TriOptima Compression Cycle Responds to EMIR

TriOptima said that 13 banks and energy houses have eliminated more than 4,300 power and gas swaps and forwards with a combined notional principal value of €8.4bn. Participants included: Alpiq, Bank of America Merrill Lynch, BKW Energie, Citigroup Global Markets Ltd, EnBW Trading, Iberdrola, JP Morgan, ScottishPower, and Société Générale.

The terminated trades covered 182m megawatt hours (MWh) in European power, 25m MWh in European natural gas and 320m therms of UK natural gas.

TriOptima, which is part of ICAP Group and provides infrastructure and services for over-the-counter (OTC) derivatives, added that spurred by recently-implemented European Market Infrastructure Regulations (EMIR) around clearing thresholds – as well as the implications of the new leverage ratio and Basel III capital requirements – market participants have been eager to eliminate as much gross notional exposure as possible in their OTC derivative portfolios.
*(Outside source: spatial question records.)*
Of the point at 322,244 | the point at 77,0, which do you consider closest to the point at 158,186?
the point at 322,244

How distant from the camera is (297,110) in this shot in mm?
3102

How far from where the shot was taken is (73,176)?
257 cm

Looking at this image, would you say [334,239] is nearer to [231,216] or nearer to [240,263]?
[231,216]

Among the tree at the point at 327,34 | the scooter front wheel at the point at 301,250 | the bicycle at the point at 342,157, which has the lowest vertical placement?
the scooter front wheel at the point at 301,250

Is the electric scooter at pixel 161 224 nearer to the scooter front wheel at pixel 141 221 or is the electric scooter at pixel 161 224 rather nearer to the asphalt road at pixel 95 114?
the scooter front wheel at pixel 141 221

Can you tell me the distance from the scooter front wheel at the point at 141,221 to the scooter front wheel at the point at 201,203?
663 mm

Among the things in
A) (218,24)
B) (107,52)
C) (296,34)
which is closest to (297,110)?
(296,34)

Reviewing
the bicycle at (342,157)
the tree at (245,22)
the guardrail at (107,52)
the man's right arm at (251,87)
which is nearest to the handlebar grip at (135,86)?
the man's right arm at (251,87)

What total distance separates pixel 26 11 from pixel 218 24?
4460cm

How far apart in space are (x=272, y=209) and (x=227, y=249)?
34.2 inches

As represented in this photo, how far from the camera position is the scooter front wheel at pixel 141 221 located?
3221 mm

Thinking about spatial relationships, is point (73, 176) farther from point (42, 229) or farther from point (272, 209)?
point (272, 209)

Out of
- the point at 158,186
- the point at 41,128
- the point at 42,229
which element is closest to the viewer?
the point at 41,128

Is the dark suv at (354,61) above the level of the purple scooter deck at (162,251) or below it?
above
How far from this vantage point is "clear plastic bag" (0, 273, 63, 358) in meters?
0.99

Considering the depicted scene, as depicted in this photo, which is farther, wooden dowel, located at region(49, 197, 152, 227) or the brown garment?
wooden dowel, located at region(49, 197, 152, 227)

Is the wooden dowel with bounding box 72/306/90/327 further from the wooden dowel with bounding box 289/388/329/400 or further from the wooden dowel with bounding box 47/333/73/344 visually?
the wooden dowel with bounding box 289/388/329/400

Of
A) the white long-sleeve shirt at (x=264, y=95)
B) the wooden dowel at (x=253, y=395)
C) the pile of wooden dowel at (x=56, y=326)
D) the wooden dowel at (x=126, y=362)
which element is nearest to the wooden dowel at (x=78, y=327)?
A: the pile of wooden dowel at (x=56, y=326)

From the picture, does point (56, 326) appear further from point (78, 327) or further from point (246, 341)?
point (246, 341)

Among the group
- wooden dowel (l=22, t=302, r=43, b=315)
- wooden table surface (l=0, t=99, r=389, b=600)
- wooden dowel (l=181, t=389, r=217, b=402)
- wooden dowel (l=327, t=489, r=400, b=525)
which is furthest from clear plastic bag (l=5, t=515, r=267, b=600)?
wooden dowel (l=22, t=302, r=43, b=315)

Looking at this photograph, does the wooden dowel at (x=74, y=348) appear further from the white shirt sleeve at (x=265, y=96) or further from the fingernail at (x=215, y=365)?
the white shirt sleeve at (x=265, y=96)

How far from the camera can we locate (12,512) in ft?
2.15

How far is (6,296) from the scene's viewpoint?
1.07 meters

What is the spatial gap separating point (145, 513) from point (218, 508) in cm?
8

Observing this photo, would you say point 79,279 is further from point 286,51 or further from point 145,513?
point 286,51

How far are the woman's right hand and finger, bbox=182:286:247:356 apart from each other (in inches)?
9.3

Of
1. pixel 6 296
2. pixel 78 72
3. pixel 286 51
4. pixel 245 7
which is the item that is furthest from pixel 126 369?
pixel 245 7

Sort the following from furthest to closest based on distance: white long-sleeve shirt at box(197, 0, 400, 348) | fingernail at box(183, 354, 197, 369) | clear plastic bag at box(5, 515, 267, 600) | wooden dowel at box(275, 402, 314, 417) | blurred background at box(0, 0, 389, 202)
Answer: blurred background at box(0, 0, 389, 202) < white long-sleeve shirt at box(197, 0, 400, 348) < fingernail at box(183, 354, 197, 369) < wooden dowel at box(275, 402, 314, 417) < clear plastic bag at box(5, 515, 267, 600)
“This is the largest compression cycle we have seen so far in the energy markets and is a clear sign that the sector wants to maximise the risk reduction benefits of eliminating trades,” said Mattias Palm, TriOptima’s business manager for commodities.

“We are pleased that we were able to support the market as it moves to manage its exposures, and we expect interest in eliminating all types of commodity trades will continue to grow.”

The trades terminated included both physical and financial power and natural gas products, and spanned many European countries:

  • Power: Amprion (Germany), CEPS (Czech Republic),  NGrid (UK), MAVIR (Hungary), OMEL (Spain), PUN (Italy), RTE (France), SwissGrid (Switzerland), TenneT (Netherlands), and TERNA (Italy).
  • Natural Gas: Baumgarten (Austria), Gaspool (Germany), NBP (UK), NCG (Germany), PEG (France), and TTF (Netherlands).